──────── Data section

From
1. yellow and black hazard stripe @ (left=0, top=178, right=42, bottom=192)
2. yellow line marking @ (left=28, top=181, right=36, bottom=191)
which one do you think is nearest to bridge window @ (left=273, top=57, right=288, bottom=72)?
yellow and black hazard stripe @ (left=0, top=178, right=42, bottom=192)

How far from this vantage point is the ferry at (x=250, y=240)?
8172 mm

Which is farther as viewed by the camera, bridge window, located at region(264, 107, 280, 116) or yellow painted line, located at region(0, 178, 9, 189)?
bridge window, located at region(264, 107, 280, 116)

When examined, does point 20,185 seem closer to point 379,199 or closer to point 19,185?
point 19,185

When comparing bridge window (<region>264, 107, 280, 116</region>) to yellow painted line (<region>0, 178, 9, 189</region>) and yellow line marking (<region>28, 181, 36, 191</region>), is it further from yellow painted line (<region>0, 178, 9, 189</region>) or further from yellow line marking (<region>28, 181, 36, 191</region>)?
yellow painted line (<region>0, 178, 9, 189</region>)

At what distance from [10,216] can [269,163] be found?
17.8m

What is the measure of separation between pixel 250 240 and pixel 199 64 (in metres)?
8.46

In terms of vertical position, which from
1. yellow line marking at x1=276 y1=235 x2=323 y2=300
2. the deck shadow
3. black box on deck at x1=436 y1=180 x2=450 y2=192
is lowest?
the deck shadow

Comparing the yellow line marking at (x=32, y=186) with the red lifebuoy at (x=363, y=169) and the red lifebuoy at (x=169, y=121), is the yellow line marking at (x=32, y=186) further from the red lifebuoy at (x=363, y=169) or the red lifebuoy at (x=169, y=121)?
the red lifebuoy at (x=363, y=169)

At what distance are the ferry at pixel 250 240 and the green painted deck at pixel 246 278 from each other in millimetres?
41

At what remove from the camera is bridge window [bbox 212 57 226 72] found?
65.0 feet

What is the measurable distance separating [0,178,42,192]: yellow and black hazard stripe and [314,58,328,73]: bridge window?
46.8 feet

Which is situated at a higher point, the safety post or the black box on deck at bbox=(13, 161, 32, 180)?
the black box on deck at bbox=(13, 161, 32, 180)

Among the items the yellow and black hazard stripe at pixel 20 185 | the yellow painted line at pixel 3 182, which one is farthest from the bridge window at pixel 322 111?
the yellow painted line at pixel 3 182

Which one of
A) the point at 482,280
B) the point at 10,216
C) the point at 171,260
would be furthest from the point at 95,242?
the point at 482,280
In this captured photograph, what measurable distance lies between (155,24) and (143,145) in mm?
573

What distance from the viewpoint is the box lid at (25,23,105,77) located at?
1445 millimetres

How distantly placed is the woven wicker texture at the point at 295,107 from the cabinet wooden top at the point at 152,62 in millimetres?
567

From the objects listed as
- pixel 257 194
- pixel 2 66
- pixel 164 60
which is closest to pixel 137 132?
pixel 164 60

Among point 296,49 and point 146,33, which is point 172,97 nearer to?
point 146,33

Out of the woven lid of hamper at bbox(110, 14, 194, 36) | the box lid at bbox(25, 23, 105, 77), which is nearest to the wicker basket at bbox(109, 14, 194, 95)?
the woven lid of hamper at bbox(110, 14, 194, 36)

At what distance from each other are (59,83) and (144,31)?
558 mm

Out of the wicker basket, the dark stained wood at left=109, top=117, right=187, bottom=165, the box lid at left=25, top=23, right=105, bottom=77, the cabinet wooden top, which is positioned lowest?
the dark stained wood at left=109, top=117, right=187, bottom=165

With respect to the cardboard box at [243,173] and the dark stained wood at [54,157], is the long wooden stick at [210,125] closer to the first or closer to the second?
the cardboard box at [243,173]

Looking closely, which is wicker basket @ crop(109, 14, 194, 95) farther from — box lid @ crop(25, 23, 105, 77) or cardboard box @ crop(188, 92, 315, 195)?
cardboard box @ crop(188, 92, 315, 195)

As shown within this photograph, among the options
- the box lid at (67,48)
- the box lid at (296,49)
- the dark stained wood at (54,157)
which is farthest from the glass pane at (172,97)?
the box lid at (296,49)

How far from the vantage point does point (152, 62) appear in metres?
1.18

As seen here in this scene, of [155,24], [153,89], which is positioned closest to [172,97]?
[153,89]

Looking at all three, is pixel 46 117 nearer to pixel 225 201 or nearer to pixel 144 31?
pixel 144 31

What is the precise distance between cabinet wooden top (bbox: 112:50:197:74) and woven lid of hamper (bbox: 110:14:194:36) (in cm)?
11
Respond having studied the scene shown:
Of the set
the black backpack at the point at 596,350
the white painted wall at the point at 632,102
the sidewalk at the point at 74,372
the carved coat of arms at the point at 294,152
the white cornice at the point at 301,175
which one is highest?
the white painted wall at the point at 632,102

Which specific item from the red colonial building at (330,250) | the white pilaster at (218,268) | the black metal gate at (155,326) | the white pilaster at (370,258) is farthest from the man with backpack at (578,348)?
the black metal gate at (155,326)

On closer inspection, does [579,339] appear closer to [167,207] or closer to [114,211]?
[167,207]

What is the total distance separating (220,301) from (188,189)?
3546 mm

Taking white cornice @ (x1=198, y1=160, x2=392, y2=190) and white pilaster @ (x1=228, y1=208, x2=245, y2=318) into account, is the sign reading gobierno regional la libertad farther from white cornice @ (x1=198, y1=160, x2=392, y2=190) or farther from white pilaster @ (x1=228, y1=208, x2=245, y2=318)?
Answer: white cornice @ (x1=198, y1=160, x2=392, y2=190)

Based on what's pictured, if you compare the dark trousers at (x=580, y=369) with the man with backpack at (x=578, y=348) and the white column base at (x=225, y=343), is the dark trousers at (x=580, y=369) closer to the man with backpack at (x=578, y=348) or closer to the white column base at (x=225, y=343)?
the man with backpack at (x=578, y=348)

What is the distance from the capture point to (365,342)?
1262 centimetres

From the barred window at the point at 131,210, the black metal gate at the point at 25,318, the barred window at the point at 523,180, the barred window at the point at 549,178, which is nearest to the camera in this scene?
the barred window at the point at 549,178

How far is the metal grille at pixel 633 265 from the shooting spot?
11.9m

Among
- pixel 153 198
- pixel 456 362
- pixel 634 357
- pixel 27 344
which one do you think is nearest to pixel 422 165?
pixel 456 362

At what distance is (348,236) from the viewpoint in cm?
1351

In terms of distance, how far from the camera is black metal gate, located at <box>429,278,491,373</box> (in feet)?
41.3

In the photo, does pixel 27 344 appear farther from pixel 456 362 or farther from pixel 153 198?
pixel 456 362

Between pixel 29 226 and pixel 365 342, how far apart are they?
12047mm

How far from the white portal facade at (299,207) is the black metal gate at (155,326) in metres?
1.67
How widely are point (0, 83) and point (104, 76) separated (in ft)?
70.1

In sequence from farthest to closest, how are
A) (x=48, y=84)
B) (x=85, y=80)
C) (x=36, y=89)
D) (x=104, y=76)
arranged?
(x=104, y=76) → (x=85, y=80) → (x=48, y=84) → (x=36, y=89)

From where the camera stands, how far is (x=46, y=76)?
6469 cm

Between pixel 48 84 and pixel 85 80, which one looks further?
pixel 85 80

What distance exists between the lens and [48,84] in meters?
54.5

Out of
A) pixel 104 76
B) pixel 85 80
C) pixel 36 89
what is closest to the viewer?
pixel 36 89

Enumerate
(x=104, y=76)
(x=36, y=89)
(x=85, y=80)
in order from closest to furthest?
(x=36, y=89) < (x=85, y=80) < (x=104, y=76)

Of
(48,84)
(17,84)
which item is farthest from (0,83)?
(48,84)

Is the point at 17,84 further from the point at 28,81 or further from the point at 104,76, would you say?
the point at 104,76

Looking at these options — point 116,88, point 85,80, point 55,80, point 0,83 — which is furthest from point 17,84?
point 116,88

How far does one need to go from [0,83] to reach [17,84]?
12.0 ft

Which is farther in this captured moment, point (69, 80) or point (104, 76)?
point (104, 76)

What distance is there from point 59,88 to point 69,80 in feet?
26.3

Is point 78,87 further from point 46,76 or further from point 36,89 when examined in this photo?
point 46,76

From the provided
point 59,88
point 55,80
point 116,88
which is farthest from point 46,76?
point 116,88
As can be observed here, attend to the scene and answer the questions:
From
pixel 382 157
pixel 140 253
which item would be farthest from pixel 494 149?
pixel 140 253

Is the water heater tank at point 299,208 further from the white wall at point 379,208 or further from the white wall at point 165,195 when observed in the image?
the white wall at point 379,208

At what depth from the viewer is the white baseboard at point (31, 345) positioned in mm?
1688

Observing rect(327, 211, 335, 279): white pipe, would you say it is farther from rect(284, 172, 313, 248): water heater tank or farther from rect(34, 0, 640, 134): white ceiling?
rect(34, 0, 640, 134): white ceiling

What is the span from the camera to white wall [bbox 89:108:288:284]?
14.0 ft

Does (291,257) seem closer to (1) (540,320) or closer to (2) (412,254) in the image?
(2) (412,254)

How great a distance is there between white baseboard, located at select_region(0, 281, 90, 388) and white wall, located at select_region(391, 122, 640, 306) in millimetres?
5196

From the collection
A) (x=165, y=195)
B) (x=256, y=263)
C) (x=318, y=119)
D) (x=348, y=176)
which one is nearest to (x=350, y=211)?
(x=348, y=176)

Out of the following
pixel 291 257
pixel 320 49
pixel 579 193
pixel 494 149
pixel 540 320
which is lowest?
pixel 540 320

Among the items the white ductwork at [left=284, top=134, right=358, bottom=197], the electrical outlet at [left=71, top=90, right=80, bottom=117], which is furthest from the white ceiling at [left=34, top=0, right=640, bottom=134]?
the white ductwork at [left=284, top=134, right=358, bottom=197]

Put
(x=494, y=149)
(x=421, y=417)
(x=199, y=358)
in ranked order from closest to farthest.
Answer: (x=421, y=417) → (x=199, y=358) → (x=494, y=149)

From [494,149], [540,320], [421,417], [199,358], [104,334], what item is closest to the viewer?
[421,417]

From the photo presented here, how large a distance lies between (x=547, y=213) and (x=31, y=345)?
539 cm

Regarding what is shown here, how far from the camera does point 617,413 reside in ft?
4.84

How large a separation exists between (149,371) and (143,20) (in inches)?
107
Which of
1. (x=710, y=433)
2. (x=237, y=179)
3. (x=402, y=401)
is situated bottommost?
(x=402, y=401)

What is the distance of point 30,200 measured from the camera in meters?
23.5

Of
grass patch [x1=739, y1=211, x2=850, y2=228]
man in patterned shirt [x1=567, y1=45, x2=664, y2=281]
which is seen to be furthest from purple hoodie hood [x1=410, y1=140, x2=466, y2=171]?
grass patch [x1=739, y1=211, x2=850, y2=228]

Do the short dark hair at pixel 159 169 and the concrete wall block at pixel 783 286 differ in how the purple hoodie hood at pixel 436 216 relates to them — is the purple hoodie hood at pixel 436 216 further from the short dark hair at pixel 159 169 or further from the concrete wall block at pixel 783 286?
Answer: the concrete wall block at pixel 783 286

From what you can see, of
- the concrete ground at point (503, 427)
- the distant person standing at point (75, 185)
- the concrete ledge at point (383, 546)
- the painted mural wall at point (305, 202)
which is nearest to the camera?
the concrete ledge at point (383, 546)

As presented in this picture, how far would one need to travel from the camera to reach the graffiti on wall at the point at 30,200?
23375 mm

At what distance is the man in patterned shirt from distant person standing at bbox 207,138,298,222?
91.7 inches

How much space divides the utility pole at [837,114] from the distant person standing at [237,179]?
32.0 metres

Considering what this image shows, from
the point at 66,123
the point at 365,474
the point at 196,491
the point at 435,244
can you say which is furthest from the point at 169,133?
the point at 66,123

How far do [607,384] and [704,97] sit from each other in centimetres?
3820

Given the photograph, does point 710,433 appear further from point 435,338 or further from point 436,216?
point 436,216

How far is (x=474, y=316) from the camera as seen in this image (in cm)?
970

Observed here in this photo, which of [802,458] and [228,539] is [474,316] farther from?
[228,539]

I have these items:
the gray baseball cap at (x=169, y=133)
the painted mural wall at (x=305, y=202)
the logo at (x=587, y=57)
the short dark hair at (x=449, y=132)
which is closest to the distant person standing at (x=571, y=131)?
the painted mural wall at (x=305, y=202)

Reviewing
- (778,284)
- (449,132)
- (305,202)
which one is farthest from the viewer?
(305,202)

────────────────

What the task requires: Take the line in which "At what distance is the" occurs and each subsequent line through the end; give these lines again without alteration.

Worked answer:
At what distance is the man in patterned shirt from distant person standing at bbox 207,138,298,222?
91.7 inches

How much space divides the utility pole at [837,114] from the distant person standing at [237,179]?
32.0 metres

Considering what this image shows, from
the point at 66,123
the point at 365,474
the point at 196,491
the point at 435,244
can you say which is furthest from the point at 169,133?
the point at 66,123

How far do [607,384] and [704,97] sit from each other in centimetres?
3820

Given the photograph, does point 710,433 appear further from point 435,338 or further from point 436,216?
point 436,216

How far is (x=474, y=316) from the camera as seen in this image (in cm)?
970

Observed here in this photo, which of [802,458] and [228,539] is [474,316] farther from?
[228,539]

I have these items:
the gray baseball cap at (x=169, y=133)
the painted mural wall at (x=305, y=202)
the logo at (x=587, y=57)
the short dark hair at (x=449, y=132)
which is closest to the distant person standing at (x=571, y=131)?
the painted mural wall at (x=305, y=202)

Reviewing
- (778,284)
- (449,132)
- (305,202)
which one is farthest from the viewer?
(305,202)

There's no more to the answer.